#### Instruções:
1/ Traduza para inglês esta frase da fonte: "Acresce que, no âmbito de um contrato de fretamento, o fretador (a Recorrida) estava obrigado a apresentar o navio ao afretador, antes do início da viagem, em boas condições de modo a dar integral cumprimento ao contrato, obrigação essa que a Recorrida não cumpriu."
2/ Copie sem qualquer alteração o trecho da fonte entre "7.Conforme consta na" e "29 de Abril).", inclusive.

#### Fonte:
⟨
5.Resulta, igualmente, da alínea b) do artigo 62º do Código de Processo Civil, que os tribunais portugueses são internacionalmente competentes quando foi praticado em território português o facto que serve de causa de pedir na acção, ou algum dos factos que a integram. 
6.É certo que o Regulamento (CE) nº 44/2001 aponta, como regra geral, que as partes devem ser demandadas nos tribunais dos respectivos domicílios mas prevê, igualmente, excepções à regra geral, sendo que, de acordo com o seu artigo 5º, uma pessoa com domicílio no território de um Estado-membro pode ser demandada noutro Estado-membro, em matéria contratual, perante o tribunal do lugar onde foi ou deve ser cumprida a obrigação em questão.
7.Conforme consta na p.i., a Recorrida estava obrigada, antes do início da viagem, a preparar e pôr em bom estado o porão do navio onde as mercadorias iriam ser carregadas, para sua recepção, transporte e conservação, sendo que os danos à carga da segurada da Recorrente ocorreram em resultado do estado em que se encontrava o porão do navio, sujo com resíduos de mercadorias (cereais) que tinham sido transportados anteriormente pelo navio. 
8.Considerou a Mma. Juiz a quo que o contrato subjacente à matéria em discussão é de fretamento e não de transporte marítimo, sendo que o contrato de fretamento é definido como “… aquele em que uma das partes (fretador) se obriga a disponibilizar um navio, ou parte dele, para fins de navegação marítima, mediante uma retribuição pecuniária denominada frete” (Decreto-Lei nº 191/87, de 29 de Abril). 
9.Mas mesmo considerando que estamos perante um contrato de fretamento, é forçoso concluir que o Tribunal Marítimo de Lisboa é competente porquanto a obrigação da Recorrida foi cumprida quando colocou o navio Norderau à disposição da Portucel (segurada da Recorrente) no porto de Aveiro.        
10.Acresce que, no âmbito de um contrato de fretamento, o fretador (a Recorrida) estava obrigado a apresentar o navio ao afretador, antes do início da viagem, em boas condições de modo a dar integral cumprimento ao contrato, obrigação essa que a Recorrida não cumpriu.
11.Considera, no entanto, a Recorrente que estamos perante o cumprimento defeituoso de um contrato de transporte efectuado pela Recorrida ao abrigo de quatro Bill of Lading (B/L) emitidos em virtude de uma carta-partida. 
12.A este contrato aplica-se a Convenção Internacional para a Unificação de Certas Regras em Matéria de Conhecimentos, vulgarmente designada por Convenção de Bruxelas de 1924 ou por Regras de Haia, que faz parte da ordem jurídica portuguesa, tendo o seu texto sido publicado no Diário do Governo, Iª série, de 20.06.1962. 
13.Resulta do artigo 10º da Convenção de Bruxelas de 1924 que as suas disposições aplicam-se a todo o conhecimento criado num dos Estados contratantes e que, se existindo uma carta-partida forem emitidos conhecimentos, ficarão estes sujeitos nos termos da Convenção (cfr. parágrafo 2º do artigo 5º).
⟩
#### Dados registados:
⟨
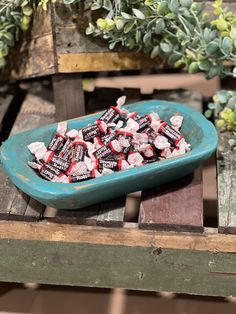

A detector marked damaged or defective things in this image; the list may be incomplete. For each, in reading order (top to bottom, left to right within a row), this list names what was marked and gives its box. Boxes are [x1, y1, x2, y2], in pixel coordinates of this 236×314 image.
⟩
#### Respostas por tarefa:
1/ Furthermore, under a charter contract, the owner (the Respondent) was obliged to present the ship to the charterer, before the start of the voyage, in good condition so as to fully perform the contract, an obligation that the Respondent did not fulfill.

2/
7.Conforme consta na p.i., a Recorrida estava obrigada, antes do início da viagem, a preparar e pôr em bom estado o porão do navio onde as mercadorias iriam ser carregadas, para sua recepção, transporte e conservação, sendo que os danos à carga da segurada da Recorrente ocorreram em resultado do estado em que se encontrava o porão do navio, sujo com resíduos de mercadorias (cereais) que tinham sido transportados anteriormente pelo navio. 
8.Considerou a Mma. Juiz a quo que o contrato subjacente à matéria em discussão é de fretamento e não de transporte marítimo, sendo que o contrato de fretamento é definido como “… aquele em que uma das partes (fretador) se obriga a disponibilizar um navio, ou parte dele, para fins de navegação marítima, mediante uma retribuição pecuniária denominada frete” (Decreto-Lei nº 191/87, de 29 de Abril).